Starting at the line that contains "Referring to this photograph, out of" and ending at the final line of the listing, both included, convert those lines into a numbered list, omitting any blank lines.

* START DATA EXTRACT *

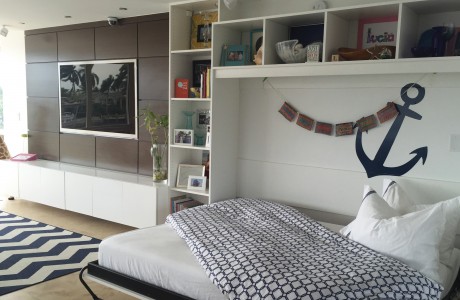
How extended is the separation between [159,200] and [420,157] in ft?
7.39

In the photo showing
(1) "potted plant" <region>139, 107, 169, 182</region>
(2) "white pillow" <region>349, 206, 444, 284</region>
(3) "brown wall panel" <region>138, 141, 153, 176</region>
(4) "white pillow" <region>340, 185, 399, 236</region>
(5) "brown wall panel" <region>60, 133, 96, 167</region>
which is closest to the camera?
(2) "white pillow" <region>349, 206, 444, 284</region>

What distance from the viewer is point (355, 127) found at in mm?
3227

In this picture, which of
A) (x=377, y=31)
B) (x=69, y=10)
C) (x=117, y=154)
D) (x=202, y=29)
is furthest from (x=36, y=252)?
(x=377, y=31)

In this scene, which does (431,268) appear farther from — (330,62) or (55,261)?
→ (55,261)

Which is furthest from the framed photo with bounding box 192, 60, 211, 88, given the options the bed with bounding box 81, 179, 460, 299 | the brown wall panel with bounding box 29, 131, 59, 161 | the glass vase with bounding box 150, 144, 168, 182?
the brown wall panel with bounding box 29, 131, 59, 161

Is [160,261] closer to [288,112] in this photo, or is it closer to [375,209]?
[375,209]

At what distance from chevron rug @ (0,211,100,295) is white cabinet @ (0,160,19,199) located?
696mm

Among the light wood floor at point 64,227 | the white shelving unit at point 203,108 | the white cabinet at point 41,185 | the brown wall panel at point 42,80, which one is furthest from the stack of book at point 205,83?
the brown wall panel at point 42,80

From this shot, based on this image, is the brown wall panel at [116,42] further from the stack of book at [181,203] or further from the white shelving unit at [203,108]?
the stack of book at [181,203]

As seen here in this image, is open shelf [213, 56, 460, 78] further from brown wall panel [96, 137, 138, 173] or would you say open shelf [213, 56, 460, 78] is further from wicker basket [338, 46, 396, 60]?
brown wall panel [96, 137, 138, 173]

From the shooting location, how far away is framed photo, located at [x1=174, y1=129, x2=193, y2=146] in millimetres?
3904

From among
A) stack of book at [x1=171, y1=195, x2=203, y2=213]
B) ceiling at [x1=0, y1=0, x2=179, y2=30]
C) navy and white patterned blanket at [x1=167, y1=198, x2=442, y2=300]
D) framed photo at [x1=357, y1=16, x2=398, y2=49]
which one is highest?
ceiling at [x1=0, y1=0, x2=179, y2=30]

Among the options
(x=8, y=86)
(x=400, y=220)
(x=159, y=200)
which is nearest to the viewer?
(x=400, y=220)

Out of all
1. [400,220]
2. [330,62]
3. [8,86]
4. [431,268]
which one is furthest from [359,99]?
[8,86]
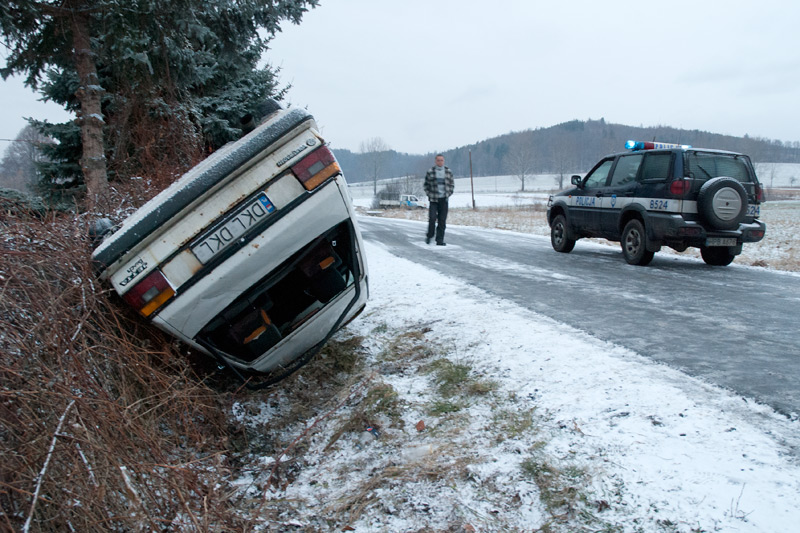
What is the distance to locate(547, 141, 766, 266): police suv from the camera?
6.50m

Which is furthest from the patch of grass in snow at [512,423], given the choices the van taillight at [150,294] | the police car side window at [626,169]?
the police car side window at [626,169]

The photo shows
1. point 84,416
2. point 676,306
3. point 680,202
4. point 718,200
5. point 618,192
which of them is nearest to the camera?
point 84,416

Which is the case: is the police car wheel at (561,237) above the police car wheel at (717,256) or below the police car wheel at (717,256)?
above

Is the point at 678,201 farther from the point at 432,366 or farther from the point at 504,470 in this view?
the point at 504,470

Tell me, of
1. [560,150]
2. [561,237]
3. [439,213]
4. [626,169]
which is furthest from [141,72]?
[560,150]

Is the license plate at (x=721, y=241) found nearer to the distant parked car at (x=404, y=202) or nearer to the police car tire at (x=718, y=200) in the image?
the police car tire at (x=718, y=200)

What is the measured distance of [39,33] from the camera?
777 centimetres

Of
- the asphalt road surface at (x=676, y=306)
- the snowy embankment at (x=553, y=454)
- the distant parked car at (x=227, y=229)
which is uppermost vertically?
the distant parked car at (x=227, y=229)

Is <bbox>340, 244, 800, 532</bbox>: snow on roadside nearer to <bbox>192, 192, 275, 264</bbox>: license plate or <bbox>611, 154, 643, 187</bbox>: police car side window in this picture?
<bbox>192, 192, 275, 264</bbox>: license plate

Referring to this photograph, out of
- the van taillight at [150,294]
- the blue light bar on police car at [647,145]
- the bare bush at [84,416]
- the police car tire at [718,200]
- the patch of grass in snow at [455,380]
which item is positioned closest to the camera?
the bare bush at [84,416]

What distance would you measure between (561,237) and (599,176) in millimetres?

* END DATA EXTRACT *

[RESULT OF THIS TASK]
1. Referring to this photograph, out of
2. - the van taillight at [150,294]
3. - the blue light bar on police car at [647,145]
4. - the bare bush at [84,416]
5. - the police car tire at [718,200]
6. - the patch of grass in snow at [455,380]
7. which item is positioned closest to the camera?
8. the bare bush at [84,416]
9. What distance would you measure between (561,237) and (599,176) in millimetres?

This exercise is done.